Apply what you read:
• A. In the passage on industrial design, rewrite the paragraph beginning "Friedman’s example stops there" as a short list that keeps its main facts.
• B. Write the next part of the passage on industrial design, picking up after its final sentence.

[[ Extracted text open ]]

Friedman’s example stops there, in his analysis of the participants in harvesting the raw materials of the pencil, yet there are even more people involved in the route of this pencil. Businessmen, engineers, factory workers, marketers and store owners, distributors and ship captains. All this facettes, disciplines, nationalities and hierarchies collaborate to place this pencil on a shelf for a consumer to buy while making him eager to buy it.
In the midst of this massive economic machine which drives the western world and links politics, finance, social struggles, ecology, business plans and territories, stands the industrial product. It has been designed to cooperate with these mechanisms.
The Industrial revolution was one of scale. While to some extent, they were present for centuries, it was the transition to mass production that permitted such immense interrelations to become the economic mainstream, by making them profitable and affordable, both by cutting the costs of production as well as by generating a market for its products by distributing the notion of consumption to the masses. Yet this kind of operation needed to be orchestrated, and the businesses which manufactured and traded those mass produced goods that were able to do it. to make this transition, products had to be adapted to fit these mass production methods based not on artisanry, but on large factories and a division of labor. It was this division that required the designer. Not exactly an evolutionary stage of the craftsman nor of the engineer and with only a few precursors in the renaissance and a slowly forming definition in early industrial revolution, the term ‘Industrial designer’ was not even coined before 1919. Contradictory perhaps to the way it is communicated, it is not an age old profession like architecture, and does not carry a long theoretical and practical history. It was formed for the scaling up and systemization of the production of tangible goods. With the outspread of urbanisation and the middle class as a result of the industrial revolution, a growing consumer market required messages and marketing to advance to mass scale, and other practices of design were surfacing. ‘graphic design’ was coined in 1922. Design was a product of the dramatic industrial turnouts of the early 20th century, and was birthed to serve these new industrial constructs.

[[ Extracted text closed ]]
[[ Study material open ]]

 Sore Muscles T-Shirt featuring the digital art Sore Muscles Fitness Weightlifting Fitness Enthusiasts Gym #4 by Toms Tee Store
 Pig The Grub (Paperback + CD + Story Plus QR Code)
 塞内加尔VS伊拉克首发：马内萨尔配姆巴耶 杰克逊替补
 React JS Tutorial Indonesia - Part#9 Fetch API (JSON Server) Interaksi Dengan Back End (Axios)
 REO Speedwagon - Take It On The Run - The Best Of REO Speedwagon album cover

[[ Study material closed ]]
[[ Study material open ]]

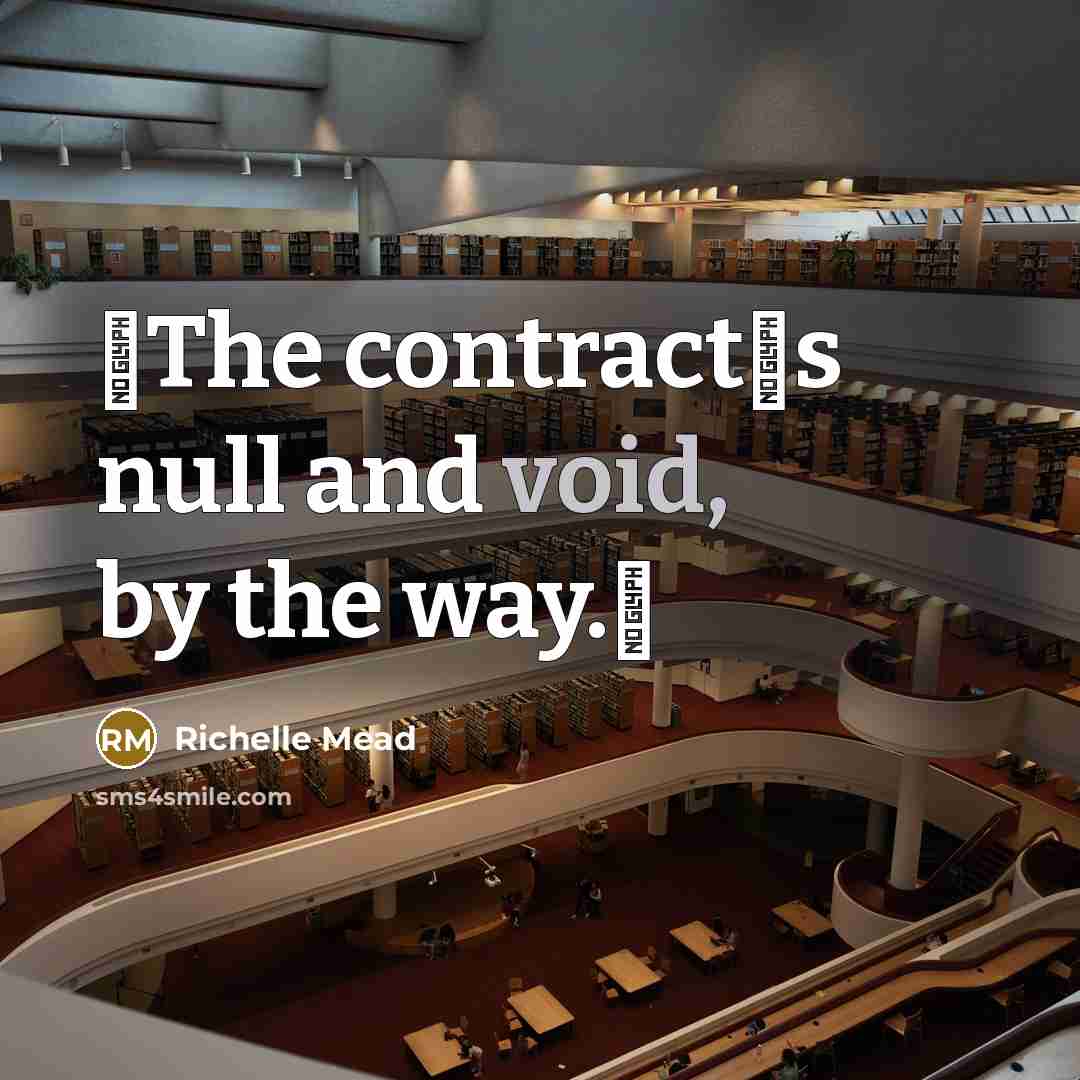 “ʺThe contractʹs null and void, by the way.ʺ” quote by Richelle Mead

[[ Study material closed ]]

Responses for each task:
• A.
Friedman's analysis ends with the people who harvest the pencil's raw materials, but many more take part in the pencil's route:
- businessmen, engineers and factory workers
- marketers, store owners and distributors
- ship captains

People across all these facets, disciplines, nationalities and hierarchies work together to put the pencil on a shelf and make a consumer eager to buy it.

• B.
As consumption grew to define and drive our economy, the designer’s role has been fixed as a bridge between the interests of companies as defined by manufacturing capabilities, target costs and business strategies on one hand, and the desires of consumers as were defined by marketing, through the point where business and consumer met – the product. The design discipline existed on the gap formed by the division of labor, which was, in turn, created by scaling up – the gap between those who produce, and those who plan, so that identical products could be made by different workers of generic skills. Unlike the artisan, in the vast economic system of mass production, distribution and consumption, the designer was a key service provider, at the center of the economic system.
This is, if anything, what makes design unique: A cultural field deeply embedded and in direct service of the economic mechanisms that drive society. It is a creature both of culture and of market, and it doesn’t see them as standing in opposition. herein lies its power. It is not a reflection on popular culture – it is part of popular culture. Therefore, it always partakes in the definition of the cultural Zeitgeist. Industrial design, only as old as modern industry, with no real historical and theoretical bindings, is always corresponding with industry’s changing face. Whether it is critical or complying, whether aimed at a large or small audience, It has never been a discipline with a parallel lifeline to the economic and social systems. It leans, serves and reacts on them – on the businesses that fund it, the advertisements that sell it, and the policies that define its boundaries.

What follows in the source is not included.